**SET TASKS:**
1. In the article on perfectionism, what is perfectionism often defined as?
2. Write the next part of the article on perfectionism, starting after its final sentence.

**TEXT EXCERPT:**
Perfectionism - Does It Do More Harm Than Good
Perfectionism is often defined as the need to be or appear to be perfect. Those who are perfectionist, often have a tendency to believe that it’s possible to achieve perfection.
During my Reiki Masters program, this was one of the topics my Teacher touched on, which led me to also reflect, heal and integrate in my own soul’s path. The more I engaged with Twin Flames, and other people on a day to day basis, the more conditioning pattern I saw embedded within them which led me to write this article.
Whether this personality is viewed as being a positive trait or negative trait, we will dive deep into how it applies into your soul’s journey. In this article, we will break it down on some healthy aspects of being a perfectionist and also clarify having some of the non-healthy attachments.
What Is Perfectionism?
A perfectionist is a person who refuses to accept any standard short of perfection. In psychology, perfectionism is a personality trait disorder characterized by a person striving for flawlessness and setting excessive expectations, often leading to being overly critical of self. Too much emphasis is being given to people’s evaluation process and what they will think regarding their success and failures rather than their own self-acceptance. To a perfectionist, anything less than being perfect is unacceptable.

**PROVIDED DATA:**
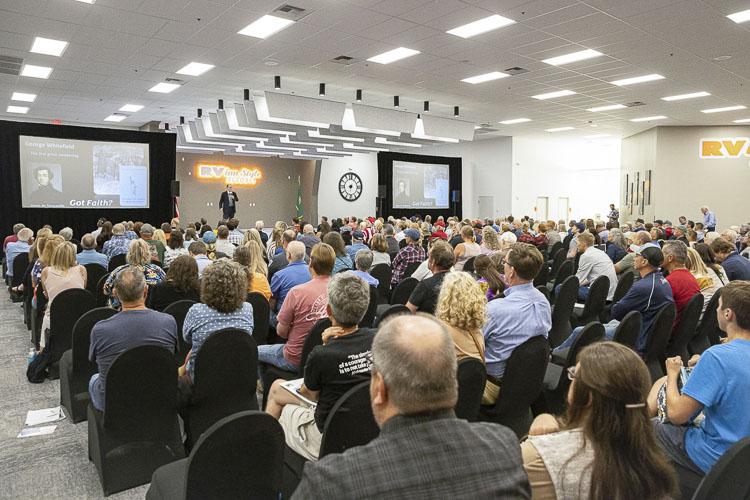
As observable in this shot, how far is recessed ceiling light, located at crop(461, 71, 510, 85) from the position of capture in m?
9.73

**ANSWERS TO THE EXERCISE:**
1. The need to be or appear to be perfect.

2.
Why Do We Strive For Perfection?
Deriving for its inanimate meaning, perfectionism is often based out of our own ego mode vs the voice of our soul through our own inner wounding of fear. On a soul level, we are born flawless but as we continue to grow, we get trained into the predefined model of perfection. This is often bled down from our family lineage and societal conditioning during our childhood while we are prepared to be flawless.
As growing up, we are conditioned not to be failures and to be an epitome of perfection which often leads us to become hard on ourselves, especially if we meet failure in achieving it.
Some Signs of Perfectionism
With common mentality of being all or nothing, you develop negative traits in the act of becoming perfect. Below are some of the tell a tale signs you may often face while trying to strive for excellence.
- Failure – In the attempt to strive for excellence, you begin to feel more failure than meeting success with everything you try.
- Procrastination – In the attempt to seize the perfect opportunity or time, you begin resisting the idea of starting a new task because you are afraid not to complete it in a perfect way your mind has conjured.
- Deserving – In an attempt to seize the perfect opportunity, you will have the dire need to achieve something to feel your worth in deserving it. In this process you will become obsessed in achieving your goals to meet the criteria vs enjoying the process.
- Dreams – The fear of not making it or experiencing loss, you will always keep dreaming that your goals and aspirations are out there somewhere “in the near future” vs trying it out.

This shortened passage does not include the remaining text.